I remember walking in a Reformed church for the first time. I’ve never told Mike Horton this, but it was Christ Reformed, which was then meeting in Placentia. I felt like I had walked into heaven. Remember I had seen the smells and bells of Rome and the signs and wonders of Pentecostalism. It wasn’t until I sat in a service saturated in the Word like a Reformed church, with reverent worship, that I found what I had been looking for. I had no idea how to hold a hymnal, how to read a note, when to stand, when to sit. But it was amazing.

The Assurance of Our Piety

Fourth, Reformed Christianity offers the assurance of our piety. Have you gone to your local Christian bookstore lately or received a catalog in the mail from the large publishers? What’s in them? Mostly Christian living, right? But it’s what some have called law-light. You know, how to be a better you, finding your purpose in life, Christian dieting, women’s issues, men’s issues, teen issues, how to get over your issues with having issues.
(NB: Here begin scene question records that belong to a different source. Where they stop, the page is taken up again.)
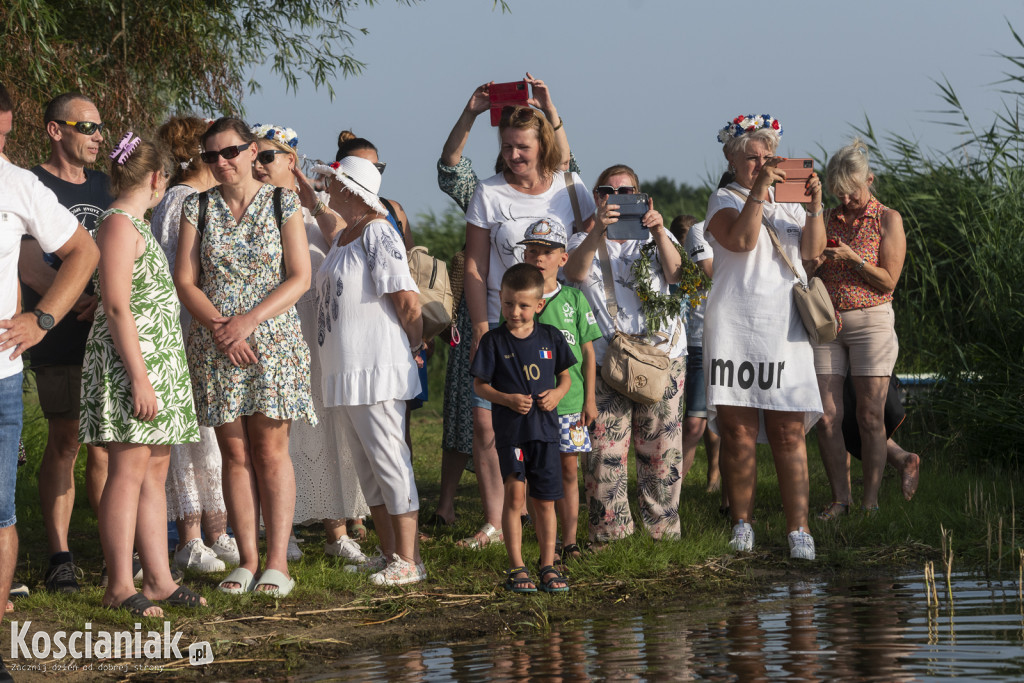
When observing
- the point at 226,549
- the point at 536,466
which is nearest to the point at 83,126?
the point at 226,549

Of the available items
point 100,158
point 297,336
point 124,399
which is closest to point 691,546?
point 297,336

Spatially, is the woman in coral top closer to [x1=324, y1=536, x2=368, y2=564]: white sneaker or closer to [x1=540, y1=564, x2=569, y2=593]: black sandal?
[x1=540, y1=564, x2=569, y2=593]: black sandal

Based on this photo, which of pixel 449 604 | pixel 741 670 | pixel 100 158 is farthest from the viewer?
pixel 100 158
The Reformed Christian faith is not merely a bunch of doctrine. It’s not merely head knowledge. As my friend and mentor, Joel Beeke, describes our faith, it is a religion of head, heart, and hands. Our life is described so wonderfully by the two opening questions of the two great Reformed catechisms. The Heidelberg Catechism opens, “What is your only comfort in life and in death? That I, with body and soul, both in life and in death, am not my own, but belong to my faithful Savior Jesus Christ.” We belong to the Lord; we are his bondservants. The Westminster Shorter Catechism opens, “What is the chief end of man? Man’s chief end is to glorify God and to enjoy him forever.” We exist as clay, molded for the maker’s pleasure.

People walk into our churches beat down, ashamed, defeated. We get to say to them that God makes the dead alive, the blind to see, the enemy his friend. And now that you belong to him, live with joy and gratitude to the glory and praise of your maker and redeemer.

As you conclude reading this article and we go our separate ways, I pray you will be equipped to be used of God to communicate the truth of that great hymn to all unbelievers, pilgrims, and outcasts who walk through your church’s doors: “I once was lost, but now I’m found; was blind, but now I see.”

Rev. Daniel Hyde is the pastor of Oceanside United Reformed Church in Carlsbad, CA.